# [Problem statement]
An exact transcription of every record is needed, leaving out the pictures.

.....

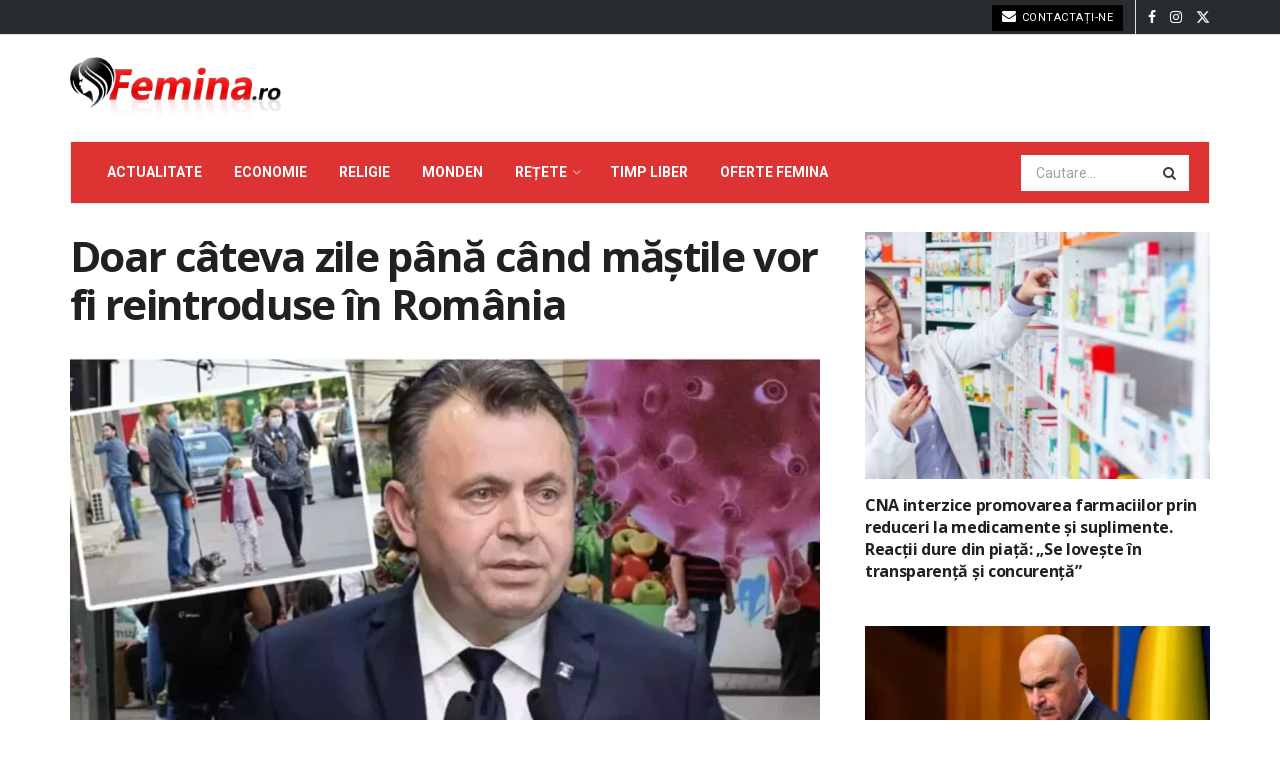

--- FILE ---
content_type: text/html; charset=utf-8
request_url: https://www.google.com/recaptcha/api2/aframe
body_size: 266
content:
<!DOCTYPE HTML><html><head><meta http-equiv="content-type" content="text/html; charset=UTF-8"></head><body><script nonce="59v2IIaOf62Y9ANGoauKEg">/** Anti-fraud and anti-abuse applications only. See google.com/recaptcha */ try{var clients={'sodar':'https://pagead2.googlesyndication.com/pagead/sodar?'};window.addEventListener("message",function(a){try{if(a.source===window.parent){var b=JSON.parse(a.data);var c=clients[b['id']];if(c){var d=document.createElement('img');d.src=c+b['params']+'&rc='+(localStorage.getItem("rc::a")?sessionStorage.getItem("rc::b"):"");window.document.body.appendChild(d);sessionStorage.setItem("rc::e",parseInt(sessionStorage.getItem("rc::e")||0)+1);localStorage.setItem("rc::h",'1769044172212');}}}catch(b){}});window.parent.postMessage("_grecaptcha_ready", "*");}catch(b){}</script></body></html>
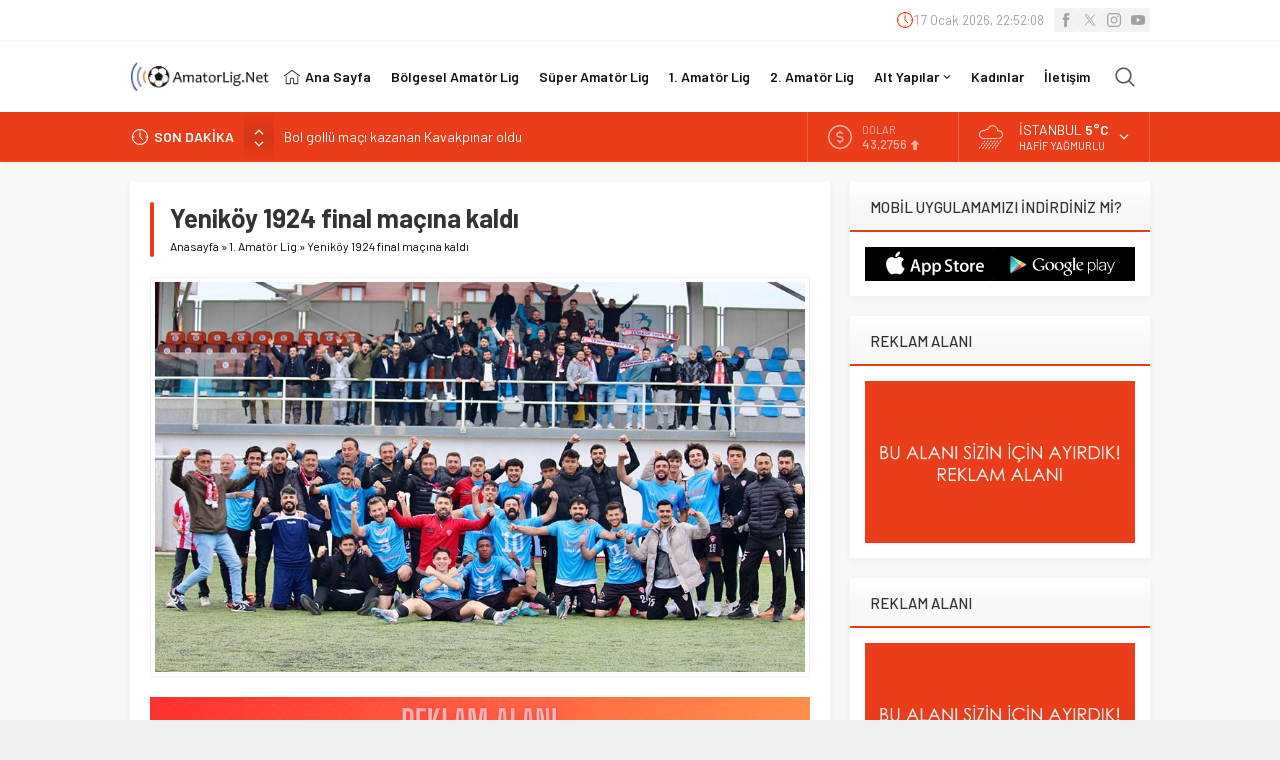

--- FILE ---
content_type: text/html; charset=UTF-8
request_url: https://www.amatorlig.net/wp-admin/admin-ajax.php
body_size: -588
content:
{"time":1768690326000}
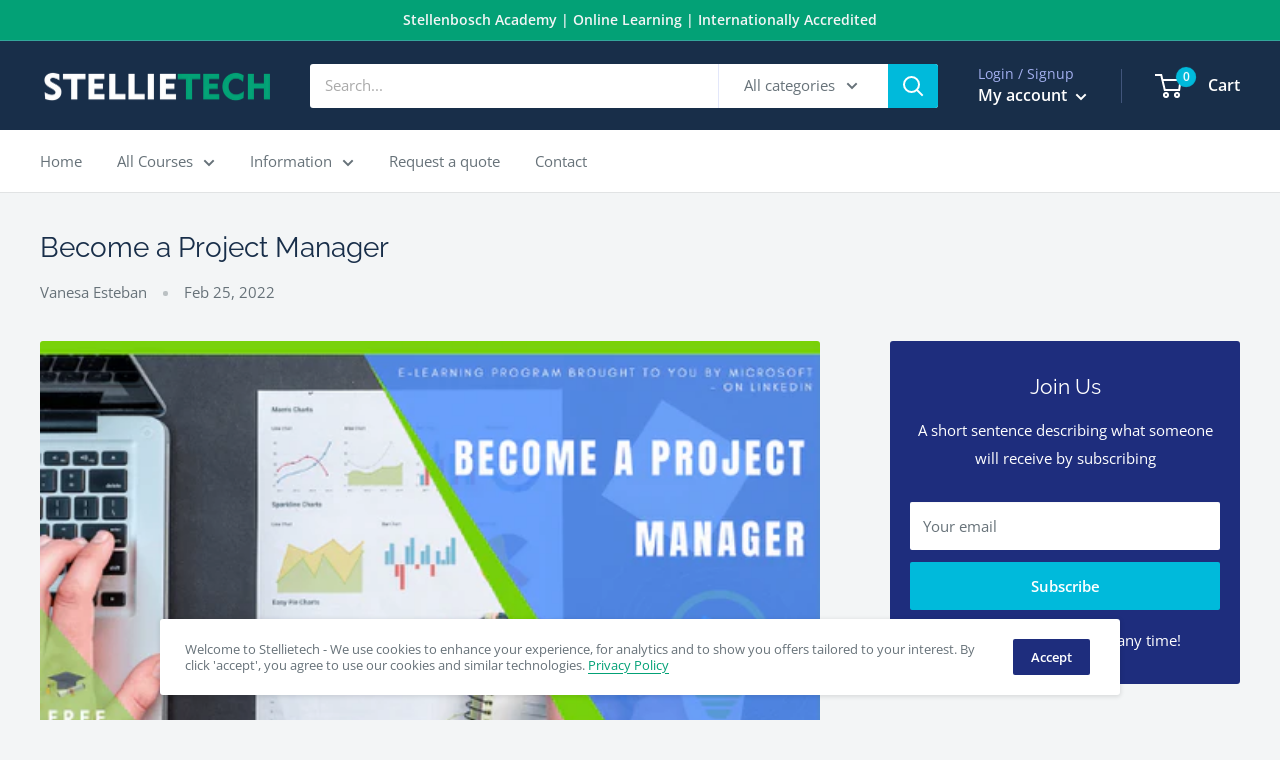

--- FILE ---
content_type: text/javascript
request_url: https://stellietech.com/cdn/shop/t/7/assets/ets_cf_config.js?v=176112139272735156991650529246
body_size: 1047
content:
const ETS_CF_DATA=[{title:"Quotation form",active:!0,form_content:{type_form:"basic",info:{alignment_description:"left",alignment_title:"left",bold_title:!0,description:"",display_description_on_store:!1,display_title_on_store:!1,title:"Quotation form",uppercase_title:!0},decoration:[{background_position:"center",background_size:"auto",btn_background_color:"#2c2c2c",btn_background_hover_color:"#1c1c1c",btn_submit_position:"left",btn_text_hover_color:"#ffffff",btn_text_submit_color:"#ffffff",enable_background_image:!1,form_background_color:"",form_decoration_image:"",form_description_color:"",form_padding:"15",form_width:"1080",label_color:"",other_color_1:"",other_color_2:"",radius_pixel:5,repeat_image:"no-repeat",round_corner_input_field:!0,text_group:1,text_group_btn_float:1,text_group_btn_popup:1,text_group_button_style:1,text_group_form_style:1,title_color:""}],thank_page:{how_to_display:!1,thank_you_content:`Thank you for getting in touch!
We will look over your message and get back to you by the latest, tomorrow. In the meantime, you can check the FAQ section, look over our new product collection or browse through our latest blog posts. 
- Stellietech Specialist`},setting:{enable_form:!0,mail_host:"app"},buttonDecoration:[],form:[[{width:12,fields:[{key:"text",img:"https://i.ibb.co/yFg1JJB/ip-text.png",label:"Text",disabled:!1,options:{default_value:"",description:"",is_contact_name:!1,label:"Name",max_character:"",name:"text-2",required:!0,placeholder:""}},{key:"text",img:"https://i.ibb.co/yFg1JJB/ip-text.png",label:"Text",disabled:!1,options:{label:"Surname",required:!1,name:"text-16",default_value:"",placeholder:"",description:"",max_character:"",is_contact_name:!1}},{key:"email",img:"https://i.ibb.co/7bZxQ9H/ip-email.png",label:"Email",disabled:!1,options:{label:"Email",required:!0,name:"email-18",default_value:"",placeholder:"",use_customer_email_as_default:!1,description:"",is_contact_email:!0}}]}],[{width:12,fields:[{key:"text",img:"https://i.ibb.co/yFg1JJB/ip-text.png",label:"Text",disabled:!1,options:{label:"What product are you interested in?",required:!1,name:"text-7",default_value:"",placeholder:"",description:"",max_character:"",is_contact_name:!1}},{key:"text",img:"https://i.ibb.co/yFg1JJB/ip-text.png",label:"Text",disabled:!1,options:{default_value:"",description:"",is_contact_name:!1,label:"How many people will be participating?",max_character:"",name:"text-9",placeholder:"",required:!1}},{key:"dropdown",img:"https://i.ibb.co/Mk93kf4/ip-menu.png",label:"DropDown selections",disabled:!1,options:{label:"Who will be paying for this product?",required:!1,name:"dropdown-19",options:[{value:"",label:"Select option",default:!0,static:!0,disabled:!0,max:120},{value:"Select",label:"Select",default:!1,disabled:!1,max:120},{value:"Myself",label:"Myself",default:!1,disabled:!1,max:120},{default:!1,value:"Organisation ",label:"Organisation ",disabled:!1},{default:!1,value:"Other",label:"Other",disabled:!1}],multiline:!1,add_blank_item:!1,description:""}}]}],[{width:12,fields:[{key:"textarea",img:"https://i.ibb.co/zZ4FzYS/ip-textarea.png",label:"Textarea",disabled:!1,options:{default_value:"",description:"",enable_rich_text:!1,label:"Do you have any other comments for us?",max_character:"",name:"textarea-14",placeholder:"",required:!1,rows:5}}]}],[{width:12,fields:[{key:"quiz",img:"https://i.ibb.co/2M9sbBB/ip-quiz.png",label:"Quiz",disabled:!1,options:{answer:"2",description:"",label:"You're not robot? Answer this question",name:"quiz-15",placeholder:"",question:"1 + 1 = ?",required:!0}}]}]],step_multiple_form:[],btn_submit:{btn_custom_icon:"",btn_icon:'<svg xmlns="http://www.w3.org/2000/svg" viewBox="0 0 512 512"><path d="M476 3.2L12.5 270.6c-18.1 10.4-15.8 35.6 2.2 43.2L121 358.4l287.3-253.2c5.5-4.9 13.3 2.6 8.6 8.3L176 407v80.5c0 23.6 28.5 32.9 42.5 15.8L282 426l124.6 52.2c14.2 6 30.4-2.9 33-18.2l72-432C515 7.8 493.3-6.8 476 3.2z"/></svg>',btn_label:"Request a quote ",btn_type:"label"},btn_next:{btn_custom_icon:"",btn_icon:"step_forward",btn_label:"NEXT",btn_type:"label_icon"},btn_previous:{btn_custom_icon:"",btn_icon:"backward",btn_label:"PREVIOUS",btn_type:"label_icon"},captchaForm:null,dataSettingHost:null},sort_order:670,shortcode:"9pz",updated_at:"2022-01-12T09:22:09.611000Z",created_at:"2021-12-23T12:18:29.106000Z",id:"61c469154aafc568ec63b9c2"}],ETS_CF_CONFIG={translations:{alert_info:"You can edit notification messages used in various situations here.",translation_field_4:"You must accept the terms and conditions before sending your message.",translation_field_5:"The field is required.",translation_field_7:"The field is invalid",translation_field_8:"Verify that you are not robot",translation_field_12:"Max file size: 10 Mb. Accepted formats: {acceptable_file _types}"}},ETS_CF_BASE_URL="https://contact-form.etssoft.net",ETS_CF_SHOP_DOMAIN="shop-stellietech.myshopify.com",ETS_CF_ENABLE=0;
//# sourceMappingURL=/cdn/shop/t/7/assets/ets_cf_config.js.map?v=176112139272735156991650529246
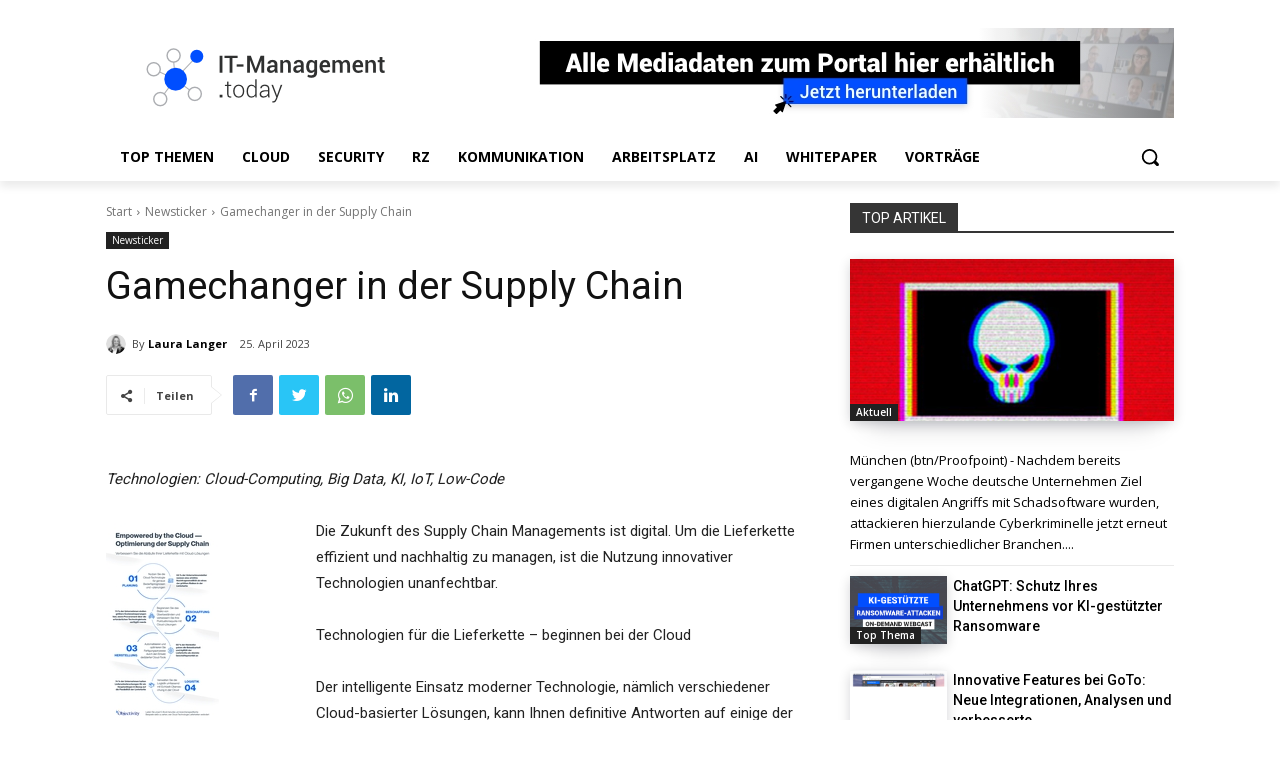

--- FILE ---
content_type: text/html; charset=utf-8
request_url: https://www.google.com/recaptcha/api2/aframe
body_size: 222
content:
<!DOCTYPE HTML><html><head><meta http-equiv="content-type" content="text/html; charset=UTF-8"></head><body><script nonce="IQhGPl0c8eC7tgwSYAC9Jw">/** Anti-fraud and anti-abuse applications only. See google.com/recaptcha */ try{var clients={'sodar':'https://pagead2.googlesyndication.com/pagead/sodar?'};window.addEventListener("message",function(a){try{if(a.source===window.parent){var b=JSON.parse(a.data);var c=clients[b['id']];if(c){var d=document.createElement('img');d.src=c+b['params']+'&rc='+(localStorage.getItem("rc::a")?sessionStorage.getItem("rc::b"):"");window.document.body.appendChild(d);sessionStorage.setItem("rc::e",parseInt(sessionStorage.getItem("rc::e")||0)+1);localStorage.setItem("rc::h",'1769915386779');}}}catch(b){}});window.parent.postMessage("_grecaptcha_ready", "*");}catch(b){}</script></body></html>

.....

# [Problem solution]
--- FILE ---
content_type: text/html; charset=utf-8
request_url: https://www.google.com/recaptcha/api2/aframe
body_size: 266
content:
<!DOCTYPE HTML><html><head><meta http-equiv="content-type" content="text/html; charset=UTF-8"></head><body><script nonce="59v2IIaOf62Y9ANGoauKEg">/** Anti-fraud and anti-abuse applications only. See google.com/recaptcha */ try{var clients={'sodar':'https://pagead2.googlesyndication.com/pagead/sodar?'};window.addEventListener("message",function(a){try{if(a.source===window.parent){var b=JSON.parse(a.data);var c=clients[b['id']];if(c){var d=document.createElement('img');d.src=c+b['params']+'&rc='+(localStorage.getItem("rc::a")?sessionStorage.getItem("rc::b"):"");window.document.body.appendChild(d);sessionStorage.setItem("rc::e",parseInt(sessionStorage.getItem("rc::e")||0)+1);localStorage.setItem("rc::h",'1769044172212');}}}catch(b){}});window.parent.postMessage("_grecaptcha_ready", "*");}catch(b){}</script></body></html>

--- FILE ---
content_type: text/html; charset=UTF-8
request_url: https://www.amatorlig.net/wp-admin/admin-ajax.php
body_size: -588
content:
{"time":1768690326000}

--- FILE ---
content_type: text/javascript
request_url: https://stellietech.com/cdn/shop/t/7/assets/ets_cf_config.js?v=176112139272735156991650529246
body_size: 1047
content:
const ETS_CF_DATA=[{title:"Quotation form",active:!0,form_content:{type_form:"basic",info:{alignment_description:"left",alignment_title:"left",bold_title:!0,description:"",display_description_on_store:!1,display_title_on_store:!1,title:"Quotation form",uppercase_title:!0},decoration:[{background_position:"center",background_size:"auto",btn_background_color:"#2c2c2c",btn_background_hover_color:"#1c1c1c",btn_submit_position:"left",btn_text_hover_color:"#ffffff",btn_text_submit_color:"#ffffff",enable_background_image:!1,form_background_color:"",form_decoration_image:"",form_description_color:"",form_padding:"15",form_width:"1080",label_color:"",other_color_1:"",other_color_2:"",radius_pixel:5,repeat_image:"no-repeat",round_corner_input_field:!0,text_group:1,text_group_btn_float:1,text_group_btn_popup:1,text_group_button_style:1,text_group_form_style:1,title_color:""}],thank_page:{how_to_display:!1,thank_you_content:`Thank you for getting in touch!
We will look over your message and get back to you by the latest, tomorrow. In the meantime, you can check the FAQ section, look over our new product collection or browse through our latest blog posts. 
- Stellietech Specialist`},setting:{enable_form:!0,mail_host:"app"},buttonDecoration:[],form:[[{width:12,fields:[{key:"text",img:"https://i.ibb.co/yFg1JJB/ip-text.png",label:"Text",disabled:!1,options:{default_value:"",description:"",is_contact_name:!1,label:"Name",max_character:"",name:"text-2",required:!0,placeholder:""}},{key:"text",img:"https://i.ibb.co/yFg1JJB/ip-text.png",label:"Text",disabled:!1,options:{label:"Surname",required:!1,name:"text-16",default_value:"",placeholder:"",description:"",max_character:"",is_contact_name:!1}},{key:"email",img:"https://i.ibb.co/7bZxQ9H/ip-email.png",label:"Email",disabled:!1,options:{label:"Email",required:!0,name:"email-18",default_value:"",placeholder:"",use_customer_email_as_default:!1,description:"",is_contact_email:!0}}]}],[{width:12,fields:[{key:"text",img:"https://i.ibb.co/yFg1JJB/ip-text.png",label:"Text",disabled:!1,options:{label:"What product are you interested in?",required:!1,name:"text-7",default_value:"",placeholder:"",description:"",max_character:"",is_contact_name:!1}},{key:"text",img:"https://i.ibb.co/yFg1JJB/ip-text.png",label:"Text",disabled:!1,options:{default_value:"",description:"",is_contact_name:!1,label:"How many people will be participating?",max_character:"",name:"text-9",placeholder:"",required:!1}},{key:"dropdown",img:"https://i.ibb.co/Mk93kf4/ip-menu.png",label:"DropDown selections",disabled:!1,options:{label:"Who will be paying for this product?",required:!1,name:"dropdown-19",options:[{value:"",label:"Select option",default:!0,static:!0,disabled:!0,max:120},{value:"Select",label:"Select",default:!1,disabled:!1,max:120},{value:"Myself",label:"Myself",default:!1,disabled:!1,max:120},{default:!1,value:"Organisation ",label:"Organisation ",disabled:!1},{default:!1,value:"Other",label:"Other",disabled:!1}],multiline:!1,add_blank_item:!1,description:""}}]}],[{width:12,fields:[{key:"textarea",img:"https://i.ibb.co/zZ4FzYS/ip-textarea.png",label:"Textarea",disabled:!1,options:{default_value:"",description:"",enable_rich_text:!1,label:"Do you have any other comments for us?",max_character:"",name:"textarea-14",placeholder:"",required:!1,rows:5}}]}],[{width:12,fields:[{key:"quiz",img:"https://i.ibb.co/2M9sbBB/ip-quiz.png",label:"Quiz",disabled:!1,options:{answer:"2",description:"",label:"You're not robot? Answer this question",name:"quiz-15",placeholder:"",question:"1 + 1 = ?",required:!0}}]}]],step_multiple_form:[],btn_submit:{btn_custom_icon:"",btn_icon:'<svg xmlns="http://www.w3.org/2000/svg" viewBox="0 0 512 512"><path d="M476 3.2L12.5 270.6c-18.1 10.4-15.8 35.6 2.2 43.2L121 358.4l287.3-253.2c5.5-4.9 13.3 2.6 8.6 8.3L176 407v80.5c0 23.6 28.5 32.9 42.5 15.8L282 426l124.6 52.2c14.2 6 30.4-2.9 33-18.2l72-432C515 7.8 493.3-6.8 476 3.2z"/></svg>',btn_label:"Request a quote ",btn_type:"label"},btn_next:{btn_custom_icon:"",btn_icon:"step_forward",btn_label:"NEXT",btn_type:"label_icon"},btn_previous:{btn_custom_icon:"",btn_icon:"backward",btn_label:"PREVIOUS",btn_type:"label_icon"},captchaForm:null,dataSettingHost:null},sort_order:670,shortcode:"9pz",updated_at:"2022-01-12T09:22:09.611000Z",created_at:"2021-12-23T12:18:29.106000Z",id:"61c469154aafc568ec63b9c2"}],ETS_CF_CONFIG={translations:{alert_info:"You can edit notification messages used in various situations here.",translation_field_4:"You must accept the terms and conditions before sending your message.",translation_field_5:"The field is required.",translation_field_7:"The field is invalid",translation_field_8:"Verify that you are not robot",translation_field_12:"Max file size: 10 Mb. Accepted formats: {acceptable_file _types}"}},ETS_CF_BASE_URL="https://contact-form.etssoft.net",ETS_CF_SHOP_DOMAIN="shop-stellietech.myshopify.com",ETS_CF_ENABLE=0;
//# sourceMappingURL=/cdn/shop/t/7/assets/ets_cf_config.js.map?v=176112139272735156991650529246

--- FILE ---
content_type: text/html; charset=utf-8
request_url: https://www.google.com/recaptcha/api2/aframe
body_size: 222
content:
<!DOCTYPE HTML><html><head><meta http-equiv="content-type" content="text/html; charset=UTF-8"></head><body><script nonce="IQhGPl0c8eC7tgwSYAC9Jw">/** Anti-fraud and anti-abuse applications only. See google.com/recaptcha */ try{var clients={'sodar':'https://pagead2.googlesyndication.com/pagead/sodar?'};window.addEventListener("message",function(a){try{if(a.source===window.parent){var b=JSON.parse(a.data);var c=clients[b['id']];if(c){var d=document.createElement('img');d.src=c+b['params']+'&rc='+(localStorage.getItem("rc::a")?sessionStorage.getItem("rc::b"):"");window.document.body.appendChild(d);sessionStorage.setItem("rc::e",parseInt(sessionStorage.getItem("rc::e")||0)+1);localStorage.setItem("rc::h",'1769915386779');}}}catch(b){}});window.parent.postMessage("_grecaptcha_ready", "*");}catch(b){}</script></body></html>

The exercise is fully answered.